Ils étaient de Zara - Suite 15
En 1938, Kaloust et Krikor furent appelés pour accomplir leurs obligations
militaires. Kaloust, dont l'âge
avait été modifié pour lui permettre de travailler, avait deux mois seulement
de différence avec la date de naissance de Krikor.
Cette
bizarrerie motiva la perplexité amusée des gradés dubitatifs, chargés du
recrutement. D'autant que les deux conscrits disaient être frères, mais
n'avaient pas le même nom. Cependant, les documents qu'ils présentaient
présumaient qu'ils étaient nés de la même mère. Cette singularité se régularisa
avec la bienveillance souriante du Colonel. La date de naissance de Kaloust fut ramené au 15 janvier 1912,
c'est à dire, à la même date que Krikor.
Ainsi, pour l'Administration et l'éternité les deux frères devenaient des
jumeaux. Ce qui leur permit, à leur grande satisfaction, d'effectuer leur
service militaire dans la même unité à Nice.
En 1940, Krikor épousait Muchgunaz DJérékian,
demeurant à Marseille, née à Beyrouth, au Liban en 1922, dont les parents,
émigrés en France en 1924, étaient veufs lorsqu'ils se sont connus et se sont
mariés. Leurs conjoints respectifs avaient été victimes de la Grande
Catastrophe de 1915.
Son père,
Minas, eut la vie sauve parce qu'il était le seul meunier expérimenté du
village. Sa 1ère femme enceinte et ses enfants furent tous massacrés
ou périrent sur le chemin de la Déportation.
Sa mère Martha Hérétzian fut miraculeusement rescapée de la Déportation. Sa
famille, ses enfants (dont l'aîné se prénommait Krikor et la benjamine Muchgunaz)
furent décimés. Son ter mari sera fusillé devant elle, alors qu'il
s'interposait pour la protéger des sévices des « zaptié ».
Muchgunaz avait un jeune frère, Krikor, né à Marseille. Chauffeur de taxi, il sera victime
d'un crime crapuleux en 1980, assassiné dans son véhicule par un client.
1941, Kaloust se maria avec une jeune fille
d'origine espagnole, Victoria, née en 1920. Ses parents, Alfonso Marin et Anna-Maria Martinez, avaient fui
l'Espagne franquiste. Ils habitaient le village de Castellar dans la province
de Jaèn, en Andalousie.
Un cousin
germain de Kaloust, Ara (dit
Agaba) avait épousé Isabelle, une
des sœurs de Victoria.
Le 27 Mai
1944, dans la matinée, le dépôt des locomotives des Rotondes, fut l'objectif
des bombardiers alliés. Aux alentours et à plusieurs kilomètres à la ronde, les
dégâts considérables firent de nombreuses victimes civiles.

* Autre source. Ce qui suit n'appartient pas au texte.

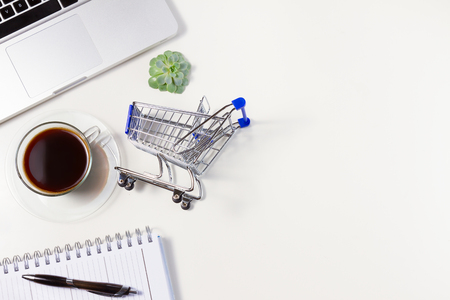 On-line shopping concept - lapytop keyboard, shopping cart and coffee, copy space on white tableの写真素材
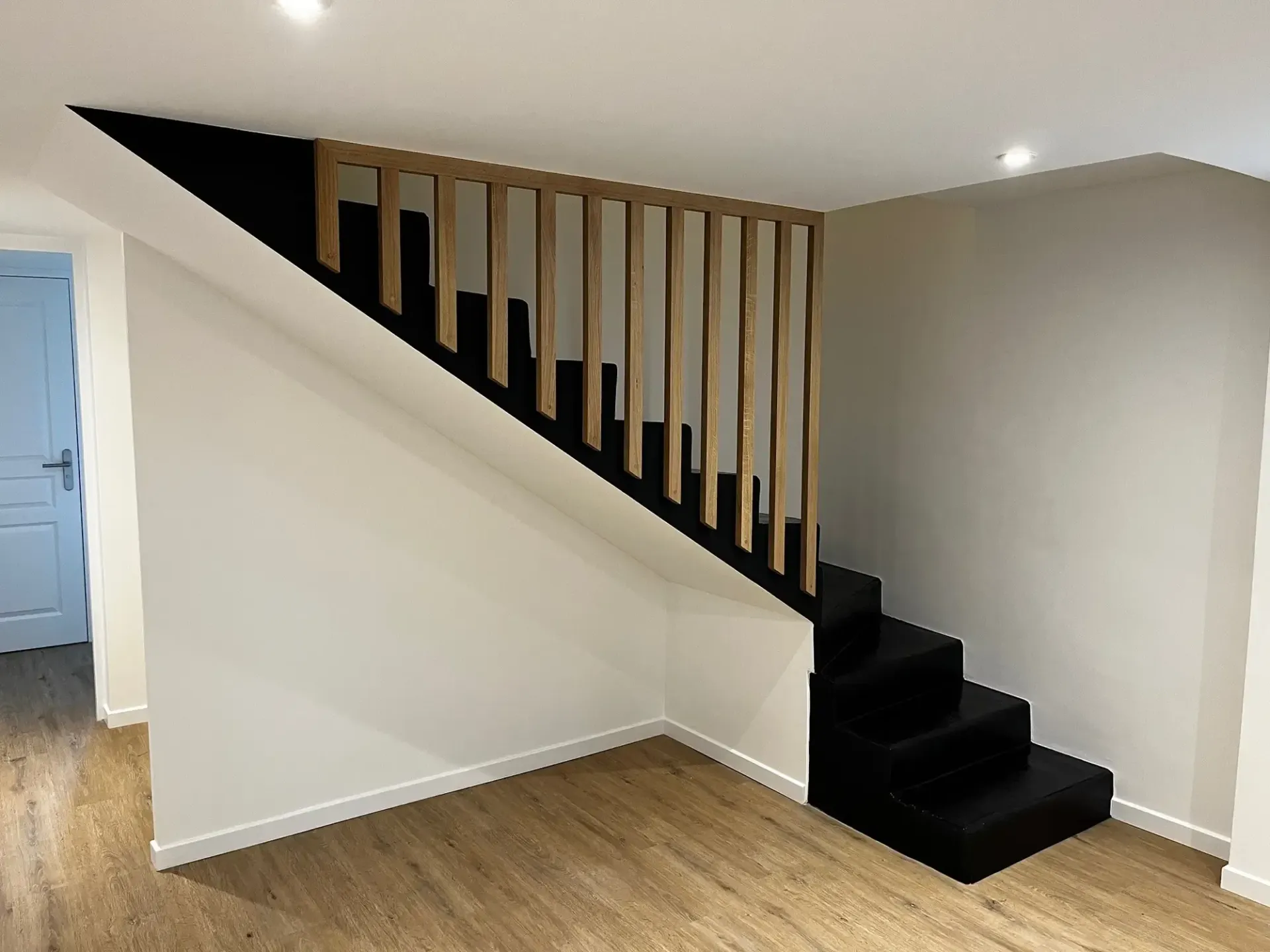 Rénovation du sous-sol d'une maison par 2B Groupe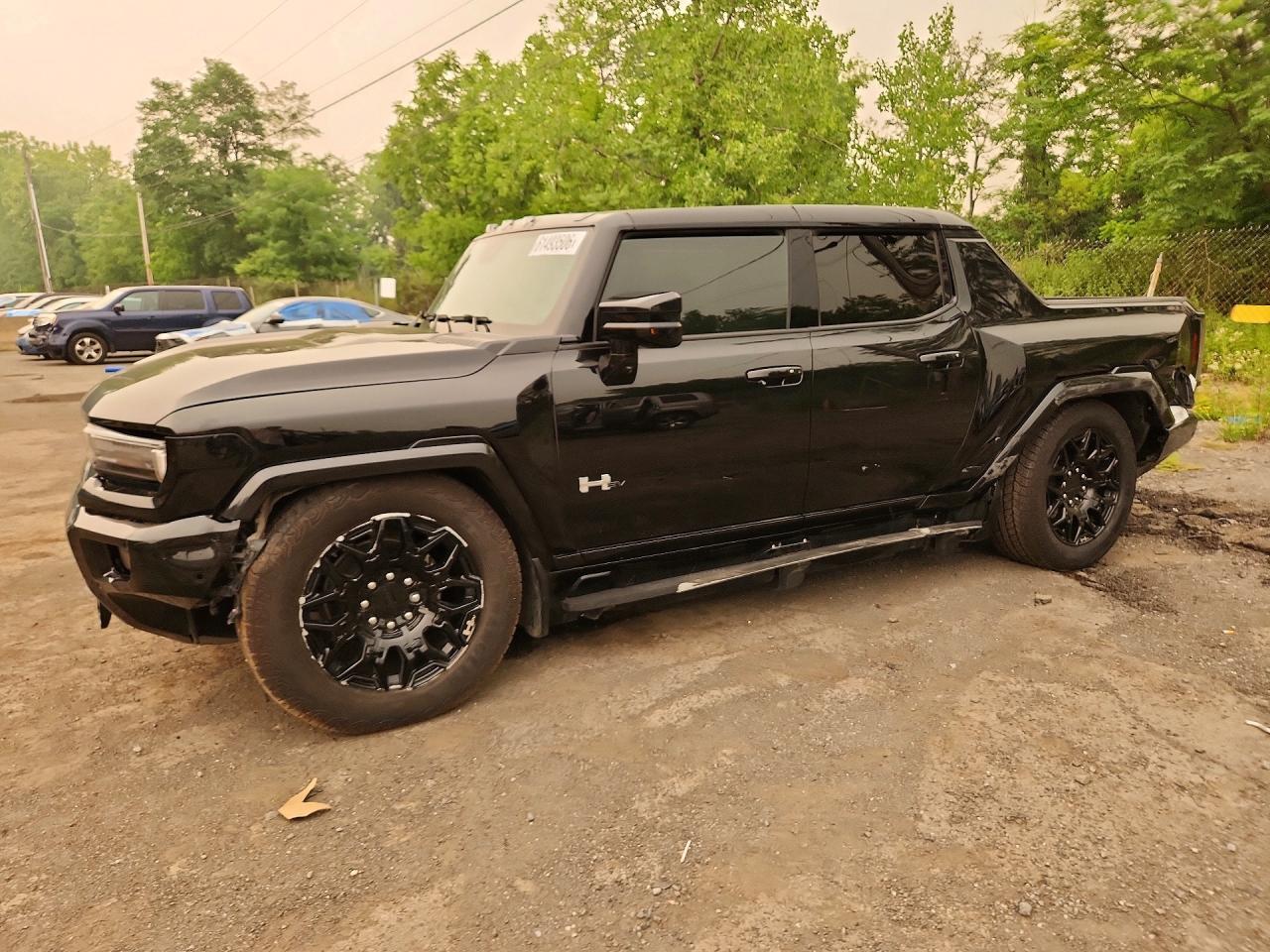 2025 GMC HUMMER EV Pickup 2X, VIN 1GT40BDD9SU118294 — Rear end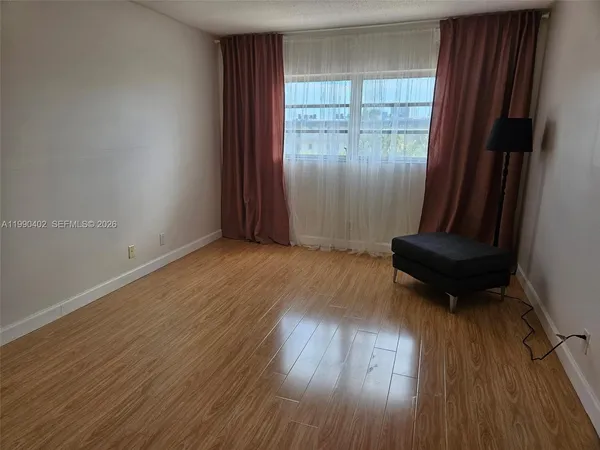 a view of a room with wooden floor and bench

Achron et Erèni Kapriélian périront dans leur maison écrasée par les
bombes, ce jour là.
1946-47 :
Ces années là, l'Arménie Soviétique organisait le "Retour au Pays".
Quelques familles, dont la nôtre, furent séduites par ce retour. Mais, seul Meguerditch obtint l'autorisation, les
trois autres frères, naturalisés français par le service militaire, ne pouvant
partir. Des discussions intenses et pathétiques permirent un dénouement de
sagesse à ce cruel dilemme.
La
décision fut de rester tous unis en terre étrangère plutôt que de partir seuls
en terre ancestrale.
Vahan Der Vartanian, mon parrain et celui de mon frère Jean, fut candidat au départ.
Personnage pittoresque et attachant, avec une infirmité à une jambe, séquelle
d'éclats d'obus turc.
Jeune émigré
aux Etats-Unis en 1915, il n'avait pas hésité à se porter volontaire
("gamavor") dans les années 1918-20, lorsque fut tenté de maintenir
un territoire Arménien en Cilicie. Il s'était engagé dans un des bataillons de
Volontaires Arméniens encadrés par des officiers français. Des caisses,
remplies de ses affaires personnelles et petits mobiliers, sont restés
entreposées plusieurs mois à la Maison Jaune, en attendant l'autorisation de
départ.
Finalement, ce projet ne s'est jamais réalisé.